Radhika Ralhan, Sustainability Manager at UPS SCS, and Christof Thesinga, EU VP Marketing at Coyote Logistics, discuss these critical issues in their interview. They delve into the challenges of waste reduction in road freight, greenwashing within logistics and highlight the collaborative efforts of UPS SCS and Coyote to make our industry more environmentally friendly.

The first question is very broad: do you think logistics companies can be sustainable at all?

Christof: Eliminating product distribution isn’t feasible, so transportation remains a necessity until we discover new methods of delivery, which for now is just science fiction. However, I believe logistics companies can still achieve sustainability. This depends on embracing circular economy principles, efficient resource use, and adopting renewable energy sources. Pursuing this path can lead to sustainability, but defining it is more of a philosophical question.
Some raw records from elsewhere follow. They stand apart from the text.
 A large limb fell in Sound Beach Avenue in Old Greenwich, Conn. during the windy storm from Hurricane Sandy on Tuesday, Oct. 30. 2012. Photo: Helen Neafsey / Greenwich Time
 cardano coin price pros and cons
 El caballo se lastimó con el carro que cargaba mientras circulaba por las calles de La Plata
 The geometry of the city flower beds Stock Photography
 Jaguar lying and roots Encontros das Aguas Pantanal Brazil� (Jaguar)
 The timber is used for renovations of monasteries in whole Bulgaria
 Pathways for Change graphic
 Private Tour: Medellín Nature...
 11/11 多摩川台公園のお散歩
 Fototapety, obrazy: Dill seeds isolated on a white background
Introducing any truck on the road seems inherently unsustainable. Nonetheless, I’m eager to hear your thoughts, Radhika, given your expertise in this area.
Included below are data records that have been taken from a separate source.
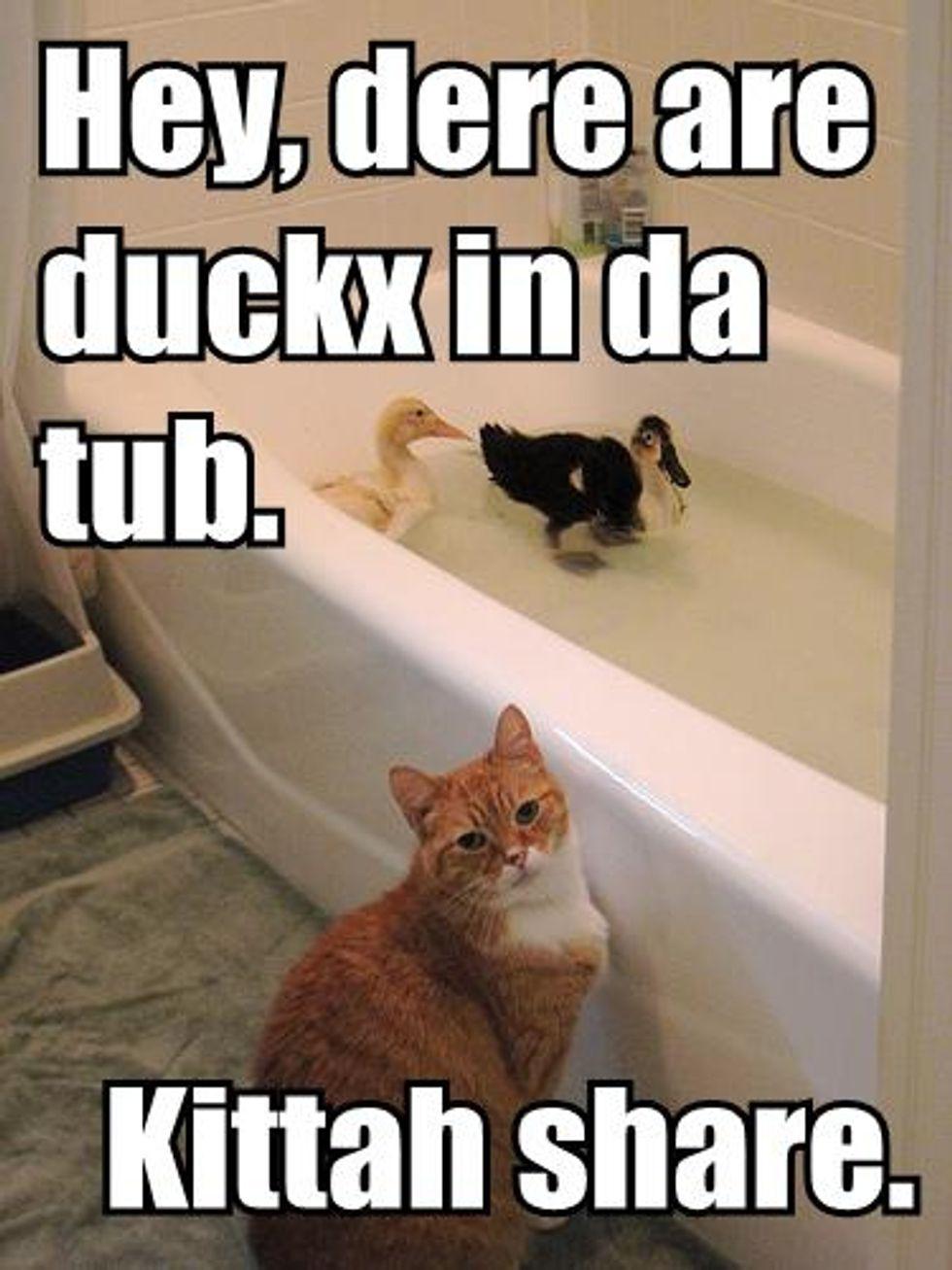 Video: Bengal Kitten Tub Duck Hunt
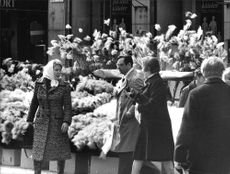 Easter at the Haymarket twigs with feathers sold on the market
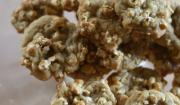 Fourth Of July Pop Corn Cookies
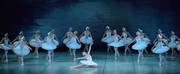 Russian Ballet Theatre's SWAN LAKE Comes To Popejoy Hall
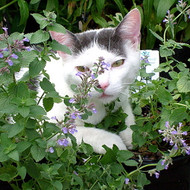 "Blue Wonder Catmint Perennial Plant - Nepeta racemosa - Good for Cats - 3"" Pot"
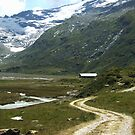 Pathway in Fextal, Switzerland  by Monica Engeler
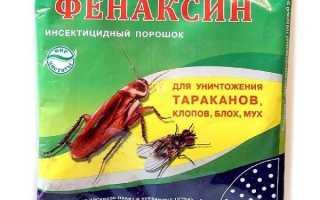 Фенаксин от тараканов — описание, действие, эффективность, инструкция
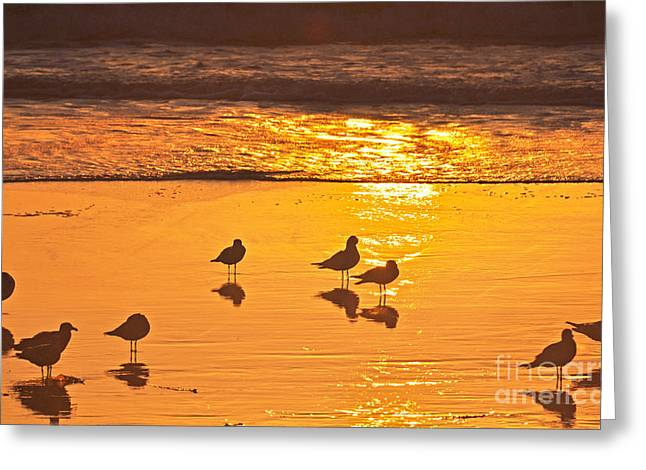 Birds At Sunset Greeting Card by Loriannah Hespe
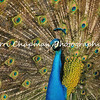 This image is of a male Indian Peacock proudly displaying his tail feathers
Radhika: The very nature of the supply chain lies in transportation, which accounts for a significant portion of emissions.

However, for me, sustainability encompasses more than just environmental concerns. It also involves the safety of drivers and operational staff in the supply chain, as well as the well-being of the communities affected.
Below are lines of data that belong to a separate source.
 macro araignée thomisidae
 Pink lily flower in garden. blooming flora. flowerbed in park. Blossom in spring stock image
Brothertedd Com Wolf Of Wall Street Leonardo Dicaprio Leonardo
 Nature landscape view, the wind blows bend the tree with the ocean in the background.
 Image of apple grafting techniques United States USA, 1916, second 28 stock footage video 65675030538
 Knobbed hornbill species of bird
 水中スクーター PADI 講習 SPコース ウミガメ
For instance, any transport vehicles, e.g. trucks do pass through cities, urban centers, rural areas where communities reside, and thus it is crucial to also comprehend how we engage with societal stakeholders. After all, sustainable mobility target SDG 9.1 and sustainable transportation SDG 11.2, are intrinsic components to achieve sustainable infrastructure (SDG9), Sustainable Cities and Communities (SDG11) and for this it is imperative to revamp the way we consume and produce.

This perspective aligns with the focus of current regulations, such as the Corporate Sustainability Reporting Directive (CSRD). It’s somewhat regrettable that regulations are necessary to spur companies towards sustainable practices, but it’s the reality. Nonetheless, complying with these directives is an important task.

How would you define the most important sustainability goals in our industry?

Christof: Slashing carbon footprints is our main objective, but the challenge lies in how to achieve it, particularly in road freight. This sector is riddled with potential inefficiencies.

By optimizing supply chain efficiency, we can minimize environmental impact. A crucial step is transitioning to low-emission vehicles, but this presents significant obstacles.

Currently, these vehicles are prohibitively expensive, and there’s no realistic method for refinancing them. Despite the high initial investment being worthwhile, not every company can afford to make this leap.

Radhika: Technology in the transportation sector is advancing rapidly. We’ve swiftly moved from discussing electric vehicles to now focusing on HVO. As a leading logistics company heavily reliant on road freight, we’re integrating electric vehicles and aiming for 40% of our ground operations to use alternative fuels. However, in the European context, it’s crucial to identify feasible directions. Transportation, particularly road freight, is a top priority in our supply chain strategy.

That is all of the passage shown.